((

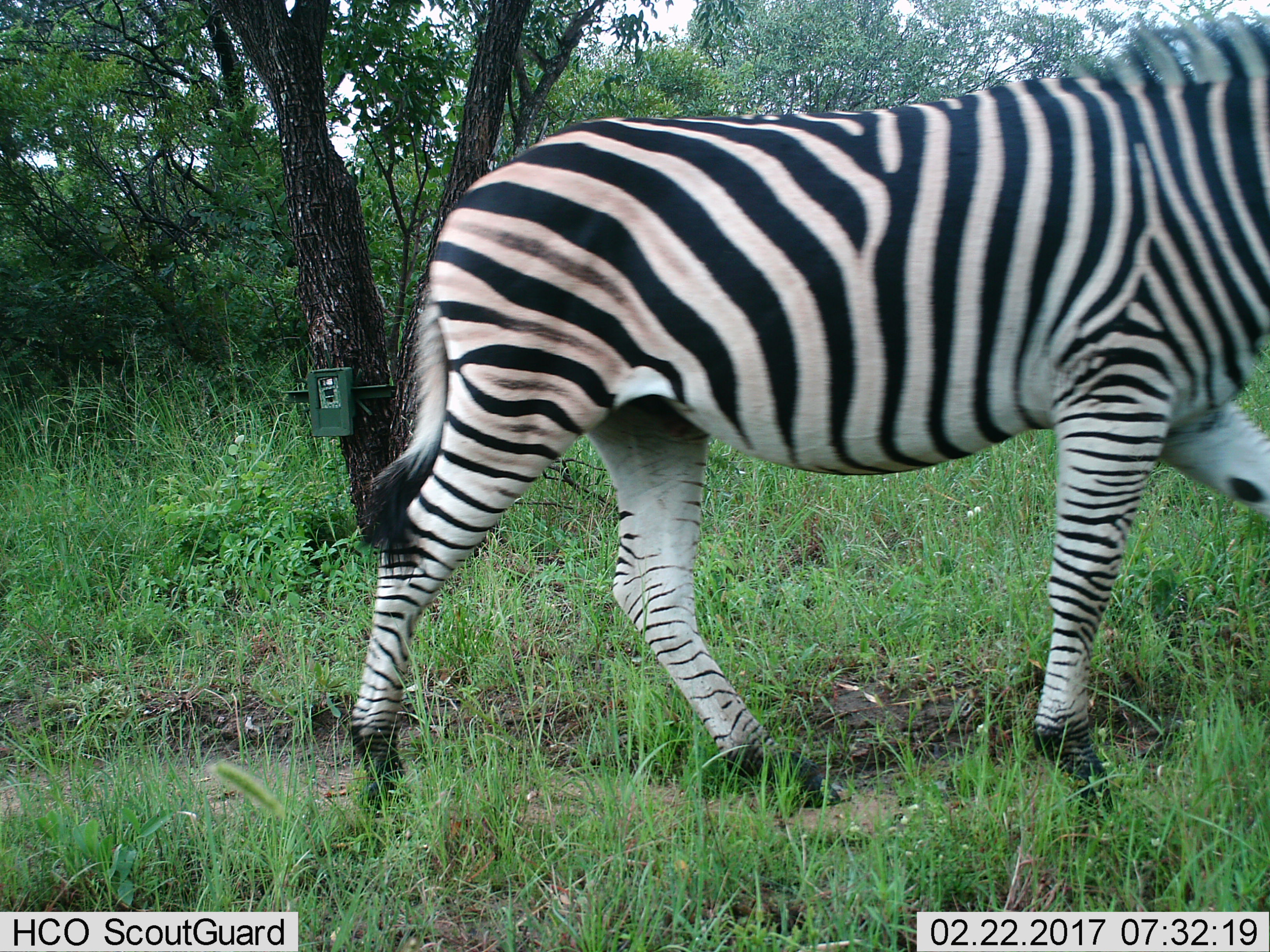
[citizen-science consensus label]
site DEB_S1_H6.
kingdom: Animalia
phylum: Chordata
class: Mammalia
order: Perissodactyla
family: Equidae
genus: Equus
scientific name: Equus quagga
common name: plains zebra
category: zebraplains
Zebraplains (plains zebra) (Equus quagga), count 1. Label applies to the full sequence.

))

#### EXERCISE DESCRIPTION
Copy verbatim the span of lines that begins with the line holding "order: Perissodactyla" and ends at the last line of the records.

#### WRITTEN REPLY
order: Perissodactyla
family: Equidae
genus: Equus
scientific name: Equus quagga
common name: plains zebra
category: zebraplains
Zebraplains (plains zebra) (Equus quagga), count 1. Label applies to the full sequence.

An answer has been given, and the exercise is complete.